64. The method according to claim 61, wherein the second stimulus is or comprises (i) application of a temperature between 150 and 200 °C; (ii) light irradiation with light source at a wavelength below or equal to 365 nm; (iii) application of microwave radiation at 72 W, 2.45 GHz;(iv) application of basic conditions at pH above 8, in an aqueous solution; and (v) application of ultrasound above 20MHz.
65. The method according to claim 61, wherein the second stimulus is or comprises application of microwave radiation at 72 W, 2.45 GHz.
66. An adhesive kit comprising:-a first container containing a solvent-free adhesive accoridng to claim 51;-a second container holding a first stimulant effective to induce formation of an adhesive network; and-optionally a third container holding a second stimulant effective to debond the adhesive;wherein the kit is configured to permit end-user formation and subsequent release of an adhesive bond, andinstructions for applying the adhesive to a substrate, activating the adhesive bond using the first stimulant, and releasing the bond using the second stimulant.

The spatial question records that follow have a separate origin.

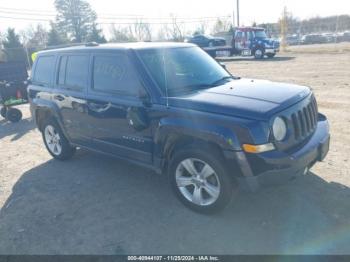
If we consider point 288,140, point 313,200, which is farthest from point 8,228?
point 313,200

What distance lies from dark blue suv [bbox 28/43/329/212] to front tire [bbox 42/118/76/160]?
483mm

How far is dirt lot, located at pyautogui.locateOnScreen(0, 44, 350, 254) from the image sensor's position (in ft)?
10.7

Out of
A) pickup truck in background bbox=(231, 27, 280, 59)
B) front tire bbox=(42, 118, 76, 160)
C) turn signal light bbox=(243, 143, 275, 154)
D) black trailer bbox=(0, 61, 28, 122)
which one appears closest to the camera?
turn signal light bbox=(243, 143, 275, 154)

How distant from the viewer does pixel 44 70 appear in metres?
5.77

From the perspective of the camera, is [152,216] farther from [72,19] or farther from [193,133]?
[72,19]

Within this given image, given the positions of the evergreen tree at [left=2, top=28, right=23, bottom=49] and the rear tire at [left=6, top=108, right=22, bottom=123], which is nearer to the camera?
the rear tire at [left=6, top=108, right=22, bottom=123]

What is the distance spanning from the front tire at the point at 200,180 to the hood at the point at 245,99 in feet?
1.71

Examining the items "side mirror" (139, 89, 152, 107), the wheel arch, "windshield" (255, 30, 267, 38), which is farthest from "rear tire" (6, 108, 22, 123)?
"windshield" (255, 30, 267, 38)

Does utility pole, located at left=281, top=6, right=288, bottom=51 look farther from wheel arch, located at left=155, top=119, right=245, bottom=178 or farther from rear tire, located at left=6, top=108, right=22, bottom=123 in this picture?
wheel arch, located at left=155, top=119, right=245, bottom=178

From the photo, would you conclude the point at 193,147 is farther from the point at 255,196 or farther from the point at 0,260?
the point at 0,260

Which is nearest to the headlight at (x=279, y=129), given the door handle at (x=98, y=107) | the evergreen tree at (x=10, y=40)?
the door handle at (x=98, y=107)

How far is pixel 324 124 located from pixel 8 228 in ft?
13.5

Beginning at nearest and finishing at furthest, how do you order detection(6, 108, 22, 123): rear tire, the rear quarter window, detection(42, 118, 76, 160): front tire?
the rear quarter window, detection(42, 118, 76, 160): front tire, detection(6, 108, 22, 123): rear tire

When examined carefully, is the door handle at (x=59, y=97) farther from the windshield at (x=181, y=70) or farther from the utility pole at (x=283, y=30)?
the utility pole at (x=283, y=30)
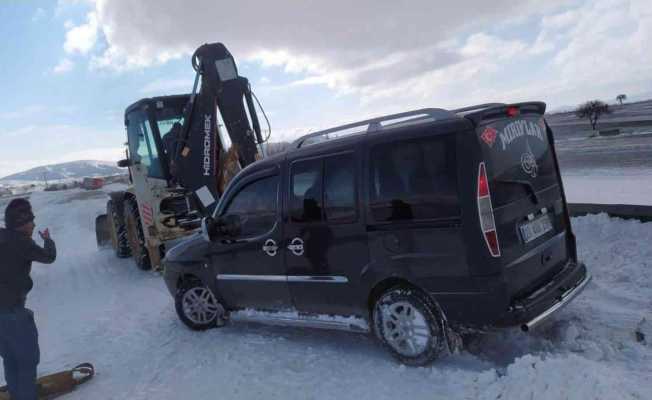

67. The kit according to claim 66, comprising the adhesive as a liquid, a gel, a film, a tape, a coating, or a solid resin.
68. An article comprising two or more substrates bonded by an adhesive accoridng to claim 60, wherein the substrates are separated, repositioned, or rebonded by activating dynamic bond exchange within the adhesive.
69. The article according to claim 68, wherein the adhesive permits repeated cycles of reconfiguration without significant loss of mechanical strength.